“The hardest thing to do is to be true to yourself, especially when everybody is watching” – Dave Chappelle
For today’s post, I want to tackle something that people in general struggle with and this topic is something particularly intense for many new Red Pill aware guys: How to be true to yourself. It sounds simple enough right? Just be you, the REAL you and everything will work itself out, right?
As I am sure many of you can attest to, trying to be yourself while Blue Pill is one of the most frustrating things imaginable. You’re constantly in a state of self-sacrifice without any tangible reward. Sure, people pat you on the back and try to stroke the ego your sense of honor has, because you’re always “doing the right thing,” but the rewards for your hard work and efforts a minimal. Everyone tells you one thing, and it doesn’t work for you, but the message is a constant “sty the course” and eventually you’ll get that reward. It’s the carrot a the end of the stick that you never seem to grasp.
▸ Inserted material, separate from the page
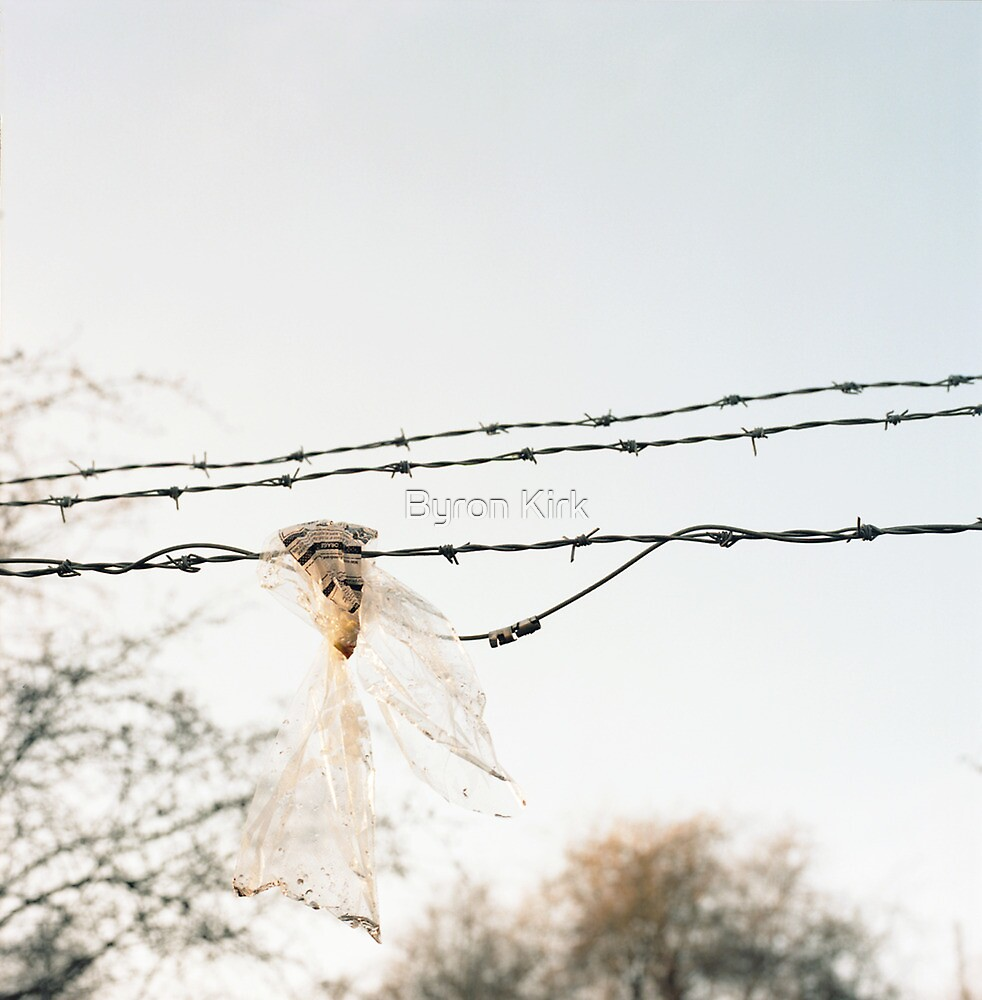 Barbed wire by Byron Kirk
For the newly Red Pill aware, this frustration gets magnified, but for different reasons. With some Red Pill awareness suddenly you find yourself able to nibble on that carrot a bit, much to the shock of those that know you. More often than not, you’re met with resistance and suspicion to the “new you.” People you know seem to be looking for chinks in your shiny new armor, they suspect this new personality is more of an act or a front you’re putting up, rather than a legitimate improvement.
That’s why it’s important to be able to not only think for yourself, but to also be willing to act for yourself. You are the only one who can live your life, and you will have to live with the consequences of the choices you make, good or bad. What kills a lot of emerging Red Pill momentum are the roadblocks put up by friends and family, or people from your Blue Pill circles. A lot of times they intentionally act as agents of the Matrix and attempt to get you to fall back into line, because after all, they know the “real you” and they want you to be true to that version of yourself. What’s hard to rectify about this scenario is that you know that they do intend well and they think they are helping. But good intentions only count for so much.
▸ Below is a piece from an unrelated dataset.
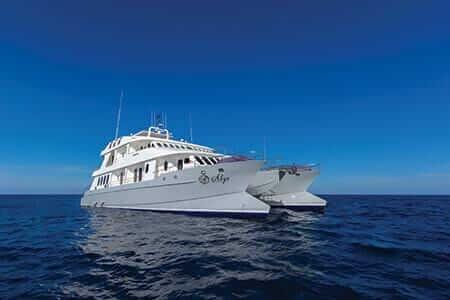 Alya yacht galapagos cruise charter
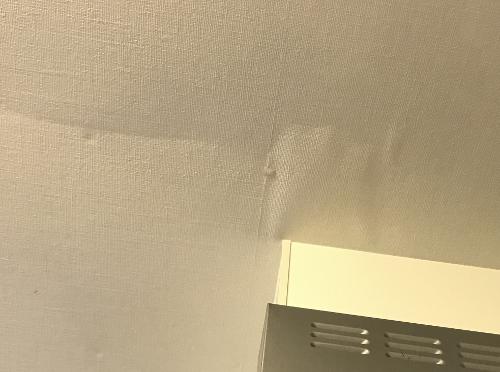 天井から雨漏り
So what is one to do in the face of such a challenge? The first place to start is with YOU. You have to be your own compass as well as your own cheerleader at times. The next place is to seek a community of like-minded people for support, inspiration and guidance. Checking out blogs like this one is a great start, but don’t be afraid to seek out the help you need to better maximize yourself. I wish I had a road map that works for everyone, but no one has that. And I think that’s one of the biggest rewards of self-discovery, it’s up to you and it’s something you look back on and know that you accomplished it through your efforts.
It can certainly feel like a curse, trying to be true to yourself, especially in a world that is more increasingly connected and scrutinizing of people. But at the end of the day you have to live with the person you see looking back a you in the mirror, so ask yourself everyday if you’ve been true to them.